Por outras palavras, a “grande Filosofia” protege-nos ainda no presente do tradicional encolher de ombros quando se nos colocam grandes questões, da rápida resolução e opinião (doxa) nada fundamentada, do recurso ao preconceito, à superstição e às tradições religiosas (ou de outra natureza) para explicar um qualquer fenómeno, da esfera do imune ou desligado da realidade e, sobretudo, da relação com o nosso dia-a-dia sem interrogações ou questões que nos devem fazer expandir os nossos horizontes de compreensão para “abrangermos tanto o infinitamente pequeno como o infinitamente grande” (Carl Sagan).
Sim, a Filosofia é útil! O seu valor é indireto, mas real! Sem ela perde-se a “capacidade de ver para lá da aparência das coisas” (Fernando Gil), perde-se o sentido crítico, a perceção das contingências da verdade e da evidência, e “o sentido da administração do transcendente” (João Lobo Antunes); extingue-se um exame crítico dos fundamentos das nossas crenças e convicções, em suma, arruína-se toda uma liberdade e identidade.
Aproximando-me do término desta (evidentemente) incompleta tarefa, recupero ainda o Relatório da Comissão Internacional sobre Educação para o Século XXI, composto para a UNESCO, e coordenado por Jacques Delors, onde o valor da formação filosófica – e o substantivo vínculo entre Filosofia, Democracia e Cidadania – tem o devido reconhecimento público na prossecução dos célebres “4 pilares da educação” (aprender a conhecer, aprender a fazer, aprender a ser e aprender a viver juntos), pois esta possibilita não apenas o processo do saber de si, de cada um, como também um discernimento cognitivo e ético, contribuindo, diretamente para a capacitação de cada ser humano para o juízo crítico e participativo na vida em comunidade.

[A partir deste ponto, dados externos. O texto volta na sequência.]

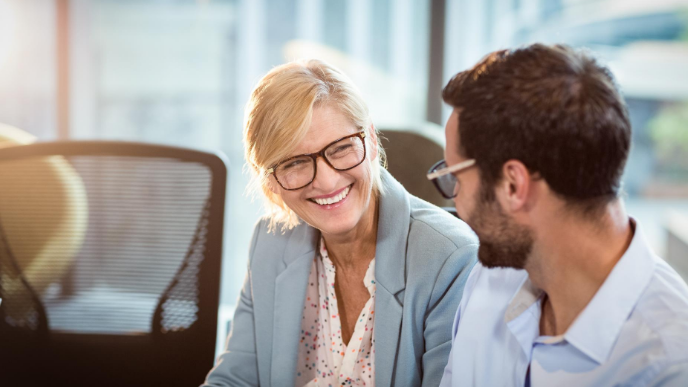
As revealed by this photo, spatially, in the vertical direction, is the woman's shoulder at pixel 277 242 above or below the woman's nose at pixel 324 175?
below

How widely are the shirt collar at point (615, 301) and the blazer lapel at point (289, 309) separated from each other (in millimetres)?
698

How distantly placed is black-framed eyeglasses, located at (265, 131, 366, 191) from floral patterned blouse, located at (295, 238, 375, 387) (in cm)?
25

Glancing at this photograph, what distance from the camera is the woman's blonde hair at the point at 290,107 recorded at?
125 cm

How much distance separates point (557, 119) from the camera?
0.82 metres

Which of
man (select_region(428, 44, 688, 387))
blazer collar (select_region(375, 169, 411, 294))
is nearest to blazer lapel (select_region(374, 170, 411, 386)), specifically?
blazer collar (select_region(375, 169, 411, 294))

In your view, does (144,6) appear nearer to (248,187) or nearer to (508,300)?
(248,187)

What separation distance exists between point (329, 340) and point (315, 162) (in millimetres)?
436

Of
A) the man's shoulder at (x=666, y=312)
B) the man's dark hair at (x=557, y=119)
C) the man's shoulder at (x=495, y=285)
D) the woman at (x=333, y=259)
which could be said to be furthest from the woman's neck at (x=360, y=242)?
the man's shoulder at (x=666, y=312)

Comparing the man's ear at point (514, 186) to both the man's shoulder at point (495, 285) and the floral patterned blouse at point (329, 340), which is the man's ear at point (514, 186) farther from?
the floral patterned blouse at point (329, 340)

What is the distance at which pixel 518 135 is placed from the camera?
85cm

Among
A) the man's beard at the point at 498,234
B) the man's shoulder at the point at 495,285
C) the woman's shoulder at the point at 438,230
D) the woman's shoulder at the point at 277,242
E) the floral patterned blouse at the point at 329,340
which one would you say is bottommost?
the floral patterned blouse at the point at 329,340

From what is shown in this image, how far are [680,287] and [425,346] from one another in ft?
1.92

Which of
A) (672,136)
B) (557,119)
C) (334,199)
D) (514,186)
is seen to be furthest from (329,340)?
(672,136)

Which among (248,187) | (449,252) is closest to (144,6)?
(248,187)
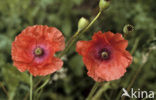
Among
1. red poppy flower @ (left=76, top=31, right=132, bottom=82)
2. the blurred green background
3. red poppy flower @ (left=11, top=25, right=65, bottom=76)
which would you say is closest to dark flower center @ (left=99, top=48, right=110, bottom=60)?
red poppy flower @ (left=76, top=31, right=132, bottom=82)

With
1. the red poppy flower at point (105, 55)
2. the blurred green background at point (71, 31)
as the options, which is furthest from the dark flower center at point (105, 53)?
the blurred green background at point (71, 31)

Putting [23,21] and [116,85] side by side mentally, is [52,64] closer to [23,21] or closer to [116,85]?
[116,85]

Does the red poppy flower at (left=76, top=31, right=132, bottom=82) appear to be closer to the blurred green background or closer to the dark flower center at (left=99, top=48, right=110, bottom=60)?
the dark flower center at (left=99, top=48, right=110, bottom=60)

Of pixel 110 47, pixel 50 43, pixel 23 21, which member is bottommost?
pixel 110 47

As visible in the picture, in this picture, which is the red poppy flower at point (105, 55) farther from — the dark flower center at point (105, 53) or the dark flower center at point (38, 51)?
the dark flower center at point (38, 51)

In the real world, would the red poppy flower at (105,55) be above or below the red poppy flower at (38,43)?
below

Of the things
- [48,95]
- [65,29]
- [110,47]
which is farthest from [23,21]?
[110,47]
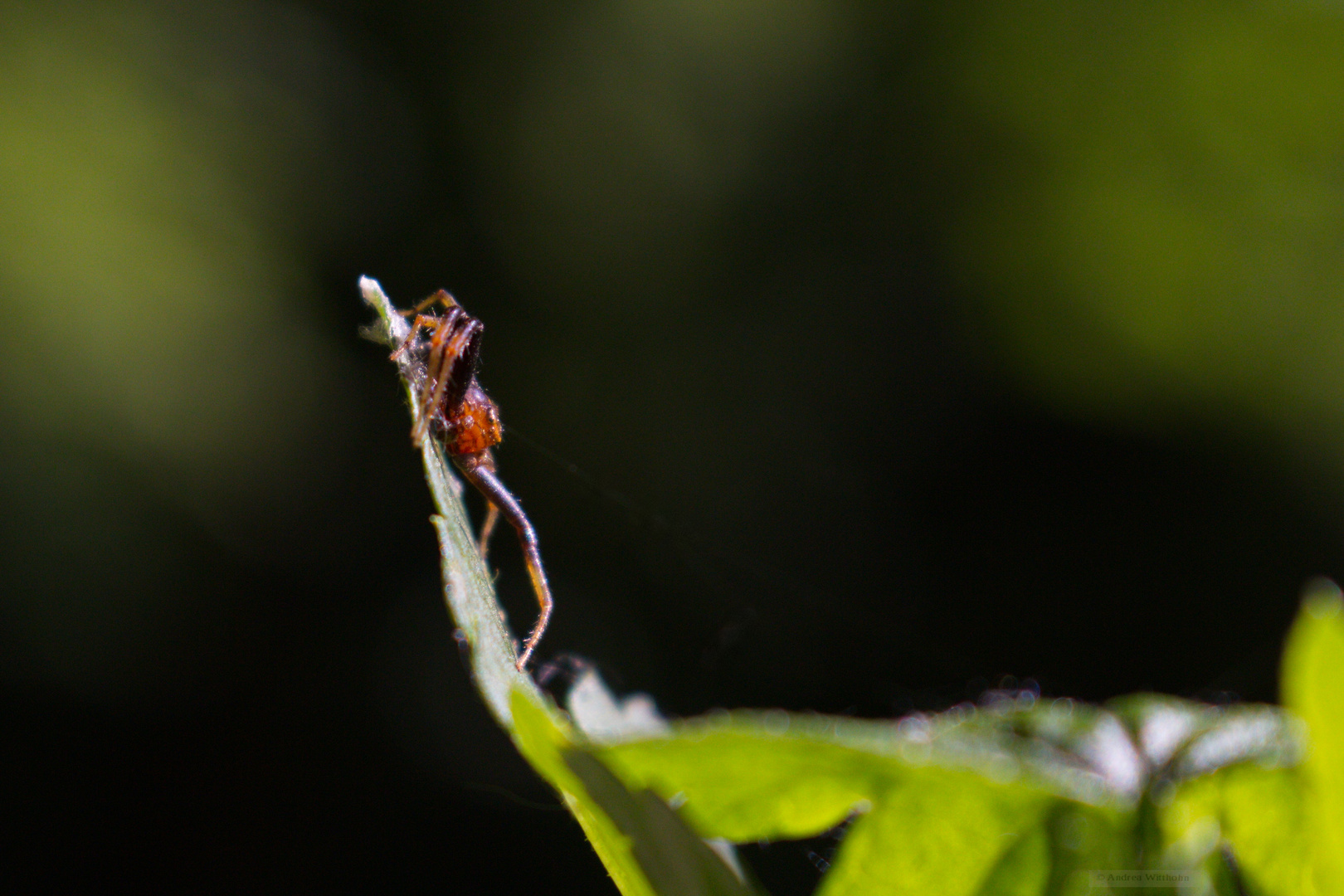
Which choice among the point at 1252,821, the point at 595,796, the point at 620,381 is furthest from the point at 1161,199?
the point at 595,796

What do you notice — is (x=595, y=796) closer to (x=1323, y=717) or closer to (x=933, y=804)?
(x=933, y=804)

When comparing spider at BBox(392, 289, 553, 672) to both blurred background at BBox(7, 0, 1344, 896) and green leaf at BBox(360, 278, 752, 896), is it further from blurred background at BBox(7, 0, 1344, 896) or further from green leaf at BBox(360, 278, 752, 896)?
blurred background at BBox(7, 0, 1344, 896)

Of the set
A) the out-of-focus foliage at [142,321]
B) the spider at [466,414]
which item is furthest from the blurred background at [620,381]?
the spider at [466,414]

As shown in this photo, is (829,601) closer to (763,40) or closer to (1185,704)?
(763,40)

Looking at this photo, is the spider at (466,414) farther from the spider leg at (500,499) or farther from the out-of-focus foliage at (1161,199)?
the out-of-focus foliage at (1161,199)

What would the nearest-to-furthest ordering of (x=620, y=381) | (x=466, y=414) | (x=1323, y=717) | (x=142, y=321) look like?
(x=1323, y=717) < (x=466, y=414) < (x=142, y=321) < (x=620, y=381)

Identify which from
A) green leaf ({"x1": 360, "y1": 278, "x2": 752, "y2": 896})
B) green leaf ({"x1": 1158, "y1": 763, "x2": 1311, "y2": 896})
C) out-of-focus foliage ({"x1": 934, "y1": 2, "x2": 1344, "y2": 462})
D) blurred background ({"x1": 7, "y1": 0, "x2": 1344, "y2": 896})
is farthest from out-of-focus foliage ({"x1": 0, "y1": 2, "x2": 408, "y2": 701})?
green leaf ({"x1": 1158, "y1": 763, "x2": 1311, "y2": 896})
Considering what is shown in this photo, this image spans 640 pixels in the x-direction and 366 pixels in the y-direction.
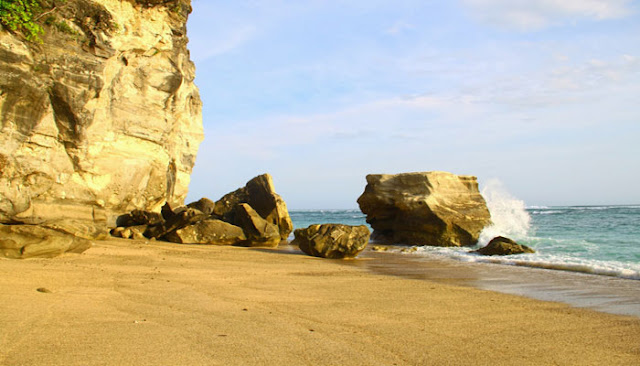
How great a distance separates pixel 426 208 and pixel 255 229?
264 inches

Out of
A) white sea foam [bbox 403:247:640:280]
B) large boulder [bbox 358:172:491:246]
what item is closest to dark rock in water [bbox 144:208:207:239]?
white sea foam [bbox 403:247:640:280]

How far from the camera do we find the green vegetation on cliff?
936 centimetres

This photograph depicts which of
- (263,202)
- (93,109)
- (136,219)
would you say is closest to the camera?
(93,109)

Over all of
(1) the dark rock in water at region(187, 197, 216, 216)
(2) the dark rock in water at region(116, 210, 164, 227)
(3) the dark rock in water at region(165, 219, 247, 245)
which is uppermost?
(1) the dark rock in water at region(187, 197, 216, 216)

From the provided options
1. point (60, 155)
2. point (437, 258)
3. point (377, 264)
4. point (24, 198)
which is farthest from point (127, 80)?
point (437, 258)

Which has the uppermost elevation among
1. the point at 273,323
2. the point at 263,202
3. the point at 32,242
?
the point at 263,202

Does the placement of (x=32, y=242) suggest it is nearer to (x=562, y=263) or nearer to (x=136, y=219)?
(x=136, y=219)

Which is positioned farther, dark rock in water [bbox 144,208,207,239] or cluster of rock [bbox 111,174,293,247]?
dark rock in water [bbox 144,208,207,239]

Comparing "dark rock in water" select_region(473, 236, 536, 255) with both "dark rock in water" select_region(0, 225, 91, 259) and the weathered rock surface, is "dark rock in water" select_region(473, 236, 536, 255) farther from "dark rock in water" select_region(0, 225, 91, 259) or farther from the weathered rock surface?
"dark rock in water" select_region(0, 225, 91, 259)

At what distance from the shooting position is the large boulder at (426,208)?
17641 millimetres

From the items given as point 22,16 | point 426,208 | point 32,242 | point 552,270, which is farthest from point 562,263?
point 22,16

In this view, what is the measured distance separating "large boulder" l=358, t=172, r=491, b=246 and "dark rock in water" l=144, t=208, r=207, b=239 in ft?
25.3

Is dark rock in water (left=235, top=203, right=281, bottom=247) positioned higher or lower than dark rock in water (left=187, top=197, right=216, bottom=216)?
lower

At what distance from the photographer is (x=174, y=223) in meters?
15.0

Por último, e em género de conclusão, resgato agora algumas das palavras do filósofo e Prémio Nobel da Literatura em 1950, Bertrand Russell, sobre o valor desta atividade que é o filosofar, uma atividade que “apesar de não poder dizer-nos com certeza qual é a resposta verdadeira às dúvidas que levanta, é capaz de sugerir muitas possibilidades que alargam os nossos pensamentos e os libertam da tirania do costume.” Em suma, é o exercício da filosofia que “remove o dogmatismo algo arrogante de quem nunca viajou pela região da dúvida libertadora, e mantém vivo o nosso sentido de admiração ao mostrar coisas comuns a uma luz incomum” (Bertrand Russell, Problemas da Filosofia).
Parabéns!... e que a Filosofia não fique circunscrita apenas a um dia, mas que seja uma constante na vida humana.